As I noted in Part I of the series (https://www.linkedin.com/pulse/tactics-when-subcontracting-similarly-situated-part-zack-sionakides), Section 1651 of the 2013 National Defense Authorization Act (NDAA) made significant changes to the way that limitations on subcontracting are calculated and authorized similarly situated subcontracting in federal set-aside contracts. The main change was allowing small and disadvantage businesses to subcontract with similarly situated entities without it counting toward FAR 52.219-14, Limitation on Subcontracting. Put simply, as long as the subcontractor is the same type entity as the prime contracting entity (e.g. SB, VOSB, 8(a), WOSB, SDVOSB, HUBZone), their subcontracting dollars won’t count towards the 49% that is allowed to be subcontracted on service and supplies small business (and disadvantaged business) set-aside contracts. Let’s look at how subcontractors can use the rules change tactically:
Small business acting as subcontractors have typically been in a challenging position to receive much business on a federal contract unless they were an industry leader that also happened to be a small business. Since the prime contractor no longer will be mandated to do 51% of the work share, let’s look at three tactics similarly situated small businesses can use under the new rules:
1. Obtain sizeable shares of work under IDIQ contracts in which they are not the prime contractor on. This situation occurs frequently for small businesses as they don’t generally have the resources to be a prime contractor on every IDIQ they would like to be. Under the new rules, a similarly situated small business could perform up to 99% of the work on a task order; though the prime would still need to manage the overall effort. Here’s a couple scenarios where that could be advantageous:
Scenario 1: A small business’s current contract is being re-competed under an IDIQ they are not a prime contractor on. Under current rules, their maximum work share for that small business would be 49%. However, under the new rules, the small business could team with a similarly situated business and perform up to 99% of the work share. This is a great way to keep the vast majority of business on a re-compete.
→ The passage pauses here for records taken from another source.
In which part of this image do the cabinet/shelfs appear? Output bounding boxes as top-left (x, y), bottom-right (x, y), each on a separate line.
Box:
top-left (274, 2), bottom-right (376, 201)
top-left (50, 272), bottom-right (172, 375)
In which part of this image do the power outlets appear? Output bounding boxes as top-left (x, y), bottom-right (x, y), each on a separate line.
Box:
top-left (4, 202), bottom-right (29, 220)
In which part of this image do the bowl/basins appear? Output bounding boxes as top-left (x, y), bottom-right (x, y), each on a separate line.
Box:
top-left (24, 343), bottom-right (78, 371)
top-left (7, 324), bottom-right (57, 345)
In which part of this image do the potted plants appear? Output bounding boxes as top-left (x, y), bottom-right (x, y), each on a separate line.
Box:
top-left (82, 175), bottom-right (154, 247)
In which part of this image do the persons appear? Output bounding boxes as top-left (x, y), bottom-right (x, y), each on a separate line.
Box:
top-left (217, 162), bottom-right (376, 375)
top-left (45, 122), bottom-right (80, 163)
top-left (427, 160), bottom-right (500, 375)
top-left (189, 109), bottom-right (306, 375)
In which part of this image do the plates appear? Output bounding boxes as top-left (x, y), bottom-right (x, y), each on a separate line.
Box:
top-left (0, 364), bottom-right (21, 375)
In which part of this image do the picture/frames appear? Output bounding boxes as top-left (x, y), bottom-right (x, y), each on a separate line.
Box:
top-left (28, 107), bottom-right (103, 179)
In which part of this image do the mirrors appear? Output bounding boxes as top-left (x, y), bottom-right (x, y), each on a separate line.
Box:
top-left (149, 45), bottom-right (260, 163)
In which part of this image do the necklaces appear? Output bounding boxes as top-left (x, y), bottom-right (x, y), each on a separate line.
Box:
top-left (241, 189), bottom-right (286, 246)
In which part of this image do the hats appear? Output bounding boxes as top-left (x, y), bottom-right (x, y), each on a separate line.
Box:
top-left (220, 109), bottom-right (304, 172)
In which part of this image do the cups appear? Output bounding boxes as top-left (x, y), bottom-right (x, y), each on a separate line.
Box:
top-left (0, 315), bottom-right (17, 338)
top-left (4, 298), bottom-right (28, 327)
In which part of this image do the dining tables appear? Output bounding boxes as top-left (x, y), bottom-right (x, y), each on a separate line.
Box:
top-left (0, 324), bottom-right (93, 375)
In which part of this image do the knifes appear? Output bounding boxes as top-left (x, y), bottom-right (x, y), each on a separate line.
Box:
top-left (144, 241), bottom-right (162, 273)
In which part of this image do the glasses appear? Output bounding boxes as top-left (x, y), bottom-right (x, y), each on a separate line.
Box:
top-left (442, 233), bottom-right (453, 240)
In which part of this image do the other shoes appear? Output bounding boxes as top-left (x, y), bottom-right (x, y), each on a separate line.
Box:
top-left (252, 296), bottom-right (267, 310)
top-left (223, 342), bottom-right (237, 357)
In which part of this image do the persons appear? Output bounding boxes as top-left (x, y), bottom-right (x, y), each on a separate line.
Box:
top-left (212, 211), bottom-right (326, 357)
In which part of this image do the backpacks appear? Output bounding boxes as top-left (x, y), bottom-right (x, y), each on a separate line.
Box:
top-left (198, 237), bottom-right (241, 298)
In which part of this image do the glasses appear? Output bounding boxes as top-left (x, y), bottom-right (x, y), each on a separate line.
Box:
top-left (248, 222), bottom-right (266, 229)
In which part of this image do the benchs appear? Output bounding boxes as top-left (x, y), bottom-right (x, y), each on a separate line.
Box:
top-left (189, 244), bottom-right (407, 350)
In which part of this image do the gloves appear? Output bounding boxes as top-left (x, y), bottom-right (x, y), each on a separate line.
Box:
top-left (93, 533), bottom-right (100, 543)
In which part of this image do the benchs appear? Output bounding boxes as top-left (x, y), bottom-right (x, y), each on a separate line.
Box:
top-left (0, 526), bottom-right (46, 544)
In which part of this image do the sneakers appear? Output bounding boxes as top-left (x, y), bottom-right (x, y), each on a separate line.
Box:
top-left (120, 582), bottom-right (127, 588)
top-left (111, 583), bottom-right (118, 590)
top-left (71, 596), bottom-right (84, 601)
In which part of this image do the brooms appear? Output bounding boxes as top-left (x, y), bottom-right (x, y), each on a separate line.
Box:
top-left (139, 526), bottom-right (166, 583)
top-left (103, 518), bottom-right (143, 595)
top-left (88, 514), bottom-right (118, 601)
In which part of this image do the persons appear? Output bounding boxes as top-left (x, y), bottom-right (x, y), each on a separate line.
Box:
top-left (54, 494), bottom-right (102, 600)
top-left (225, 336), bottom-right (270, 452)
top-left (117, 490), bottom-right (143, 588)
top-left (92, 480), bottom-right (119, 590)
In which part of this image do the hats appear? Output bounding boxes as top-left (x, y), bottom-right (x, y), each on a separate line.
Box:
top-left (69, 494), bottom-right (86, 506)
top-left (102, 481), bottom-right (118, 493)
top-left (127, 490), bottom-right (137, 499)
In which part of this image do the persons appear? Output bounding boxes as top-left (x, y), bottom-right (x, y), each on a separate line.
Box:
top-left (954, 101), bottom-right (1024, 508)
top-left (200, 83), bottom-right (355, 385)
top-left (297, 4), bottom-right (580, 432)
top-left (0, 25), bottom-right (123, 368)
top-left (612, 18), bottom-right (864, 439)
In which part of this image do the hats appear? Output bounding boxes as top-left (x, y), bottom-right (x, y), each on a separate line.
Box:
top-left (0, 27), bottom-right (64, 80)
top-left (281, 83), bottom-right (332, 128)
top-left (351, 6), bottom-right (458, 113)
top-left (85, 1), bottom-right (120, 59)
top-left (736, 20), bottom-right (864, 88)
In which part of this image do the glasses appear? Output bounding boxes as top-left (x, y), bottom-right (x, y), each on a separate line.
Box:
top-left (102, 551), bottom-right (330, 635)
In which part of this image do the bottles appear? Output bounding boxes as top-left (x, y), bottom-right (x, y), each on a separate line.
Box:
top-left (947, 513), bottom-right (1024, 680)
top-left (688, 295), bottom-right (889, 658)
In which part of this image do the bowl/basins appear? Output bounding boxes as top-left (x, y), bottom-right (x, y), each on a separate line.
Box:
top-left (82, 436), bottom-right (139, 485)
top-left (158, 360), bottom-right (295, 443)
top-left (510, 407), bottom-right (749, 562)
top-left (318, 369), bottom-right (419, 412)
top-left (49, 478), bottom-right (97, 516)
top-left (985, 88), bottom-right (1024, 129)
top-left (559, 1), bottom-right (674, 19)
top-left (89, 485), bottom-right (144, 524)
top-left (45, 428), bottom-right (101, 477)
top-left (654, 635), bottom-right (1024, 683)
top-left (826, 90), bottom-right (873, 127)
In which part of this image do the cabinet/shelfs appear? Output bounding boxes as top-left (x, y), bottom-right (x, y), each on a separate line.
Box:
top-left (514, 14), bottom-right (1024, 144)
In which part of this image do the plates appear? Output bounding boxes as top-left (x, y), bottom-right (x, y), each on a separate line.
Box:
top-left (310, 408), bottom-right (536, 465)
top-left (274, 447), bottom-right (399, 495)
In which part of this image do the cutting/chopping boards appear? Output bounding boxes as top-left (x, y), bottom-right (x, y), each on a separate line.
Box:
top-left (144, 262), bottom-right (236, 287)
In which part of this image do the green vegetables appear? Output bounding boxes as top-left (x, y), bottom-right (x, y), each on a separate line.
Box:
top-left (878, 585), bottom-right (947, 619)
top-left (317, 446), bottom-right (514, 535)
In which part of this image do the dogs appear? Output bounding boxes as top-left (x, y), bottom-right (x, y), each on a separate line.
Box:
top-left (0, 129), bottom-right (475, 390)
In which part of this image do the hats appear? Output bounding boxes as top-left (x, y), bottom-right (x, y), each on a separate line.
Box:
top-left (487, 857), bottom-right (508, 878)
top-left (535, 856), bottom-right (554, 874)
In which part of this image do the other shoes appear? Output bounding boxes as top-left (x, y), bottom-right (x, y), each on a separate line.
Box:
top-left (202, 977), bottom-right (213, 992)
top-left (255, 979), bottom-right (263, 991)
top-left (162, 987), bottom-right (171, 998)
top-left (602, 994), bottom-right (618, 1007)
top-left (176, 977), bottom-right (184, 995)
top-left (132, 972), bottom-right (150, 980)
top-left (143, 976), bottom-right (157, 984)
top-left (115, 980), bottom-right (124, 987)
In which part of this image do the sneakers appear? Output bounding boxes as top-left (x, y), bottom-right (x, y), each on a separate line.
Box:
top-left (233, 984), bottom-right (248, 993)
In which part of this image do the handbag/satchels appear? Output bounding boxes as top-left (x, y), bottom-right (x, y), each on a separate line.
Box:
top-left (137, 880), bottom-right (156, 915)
Scenario 2: A small business has a great opportunity to win a certain bid (specialize in the service, low pricing, great customer relations, etc.), but it’s not on the IDIQ or the acquisition strategy changed at the last minute. Under the new rules, this small business could team with a similarly situated prime contractor and do up to 99% of the work share. This is a great way for a small business team to take advantage of one partner’s specialization or relationships in a competitive bid.
2. Similarly situated small businesses can now more easily negotiate a sizeable portion of a contract while acting as a subcontractor; in particular where a large business (or businesses) is on the team. Under current rules, the small business subcontractor’s work share has to come out of the 49% work share available for subcontractors; which if a large business is part of the team, tends to be very little. Now the similarly situated small business can negotiate its work share from the prime contractors 51% work share, and depending on the value the company brings (e.g. lower prices, specializations, customer relations, etc.), may negotiate a very sizable share of a contract.
3. A small business that doesn’t want to be a prime contractor, yet wants to be heavily involved on a contract. There are a number of reasons that a small business may not want to prime a contract, and the new rules provide the opportunity for that small business to subcontract to a similarly situated entity, yet still do up to 99% of the work share.
Large businesses are almost entirely winners from this rules change, as they can carve out 49% of the work share much more easily under the new rules. Under current rules, if the contracting team needed a particular small business teammate for various reasons (business specialization, customer relationship, IP, etc.), that work share had to come out of the 49% work share available to all subcontractors. Now, that small, similarly situated teammate’s work share can come out of the prime contractor’s work share, maintaining the large businesses work share at or near 49%. This is especially important for solicitations that are moving from full and open to a set aside solicitation or when a small business outgrows its NAICS size standard when the re-compete occurs. The incumbent large business wants to maintain as close to half the contract value on the re-compete as possible, and the new rules will make that much easier without degrading either the team or the large business’s work share.
In addition to using subcontracting new tactics on individual opportunities, businesses (small and large) need to look at their organizational strategy to ensure that they are still well positioned for tactically positioning themselves, particularly with cost being such a major factor. Organizations failing to update strategy may find themselves being beat by nimbler, more aggressive competitors who better adapt to the new rules of the game.